I applaud the fact that people are mad and willing to do something to let other people know that. The outrage of these protestors draws more needed attention to the issue of rape, which is something I believe all of us as a culture should be much angrier about. I also support free speech and acknowledge that it is completely within the rights of these individuals to open-carry and express their perspectives. And yes, Turner should have been held more accountable for his despicable actions.

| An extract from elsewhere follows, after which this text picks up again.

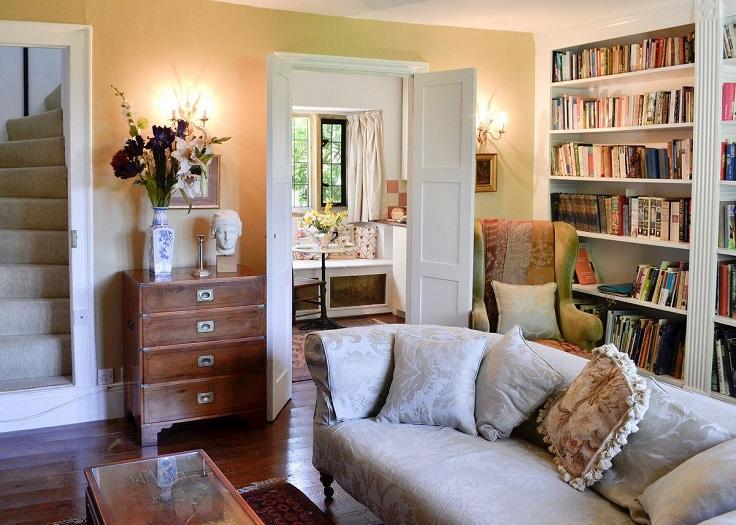 hogar acogedor con librero
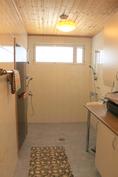 Kylpyhuoneen yhteydessä on sauna.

But I also wonder whose interests are best supported with a protest like this. One might argue that justice has already been served (though poorly) because Turner did the time for his crime. Realistically speaking, his case actually represents somewhat of a success of our legal system. Hard to stomach, I know. Our criminal justice system is so incredibly messed up that he is part of the mere 3% of rapists who serve prison time—primarily because so few people report sexual violence, reports aren’t always taken seriously by police, investigations aren’t always thorough, charges don’t often lead to convictions, and convictions may not even result in prison sentences. In this case, the major issues involved loopholes in the law and a judge who did not understand the dynamics of sexual violence. But Turner still served time. It’s not enough, but it is something. Turner benefits from our crappy criminal justice system, but it is not his fault the system sucks. It’s ours.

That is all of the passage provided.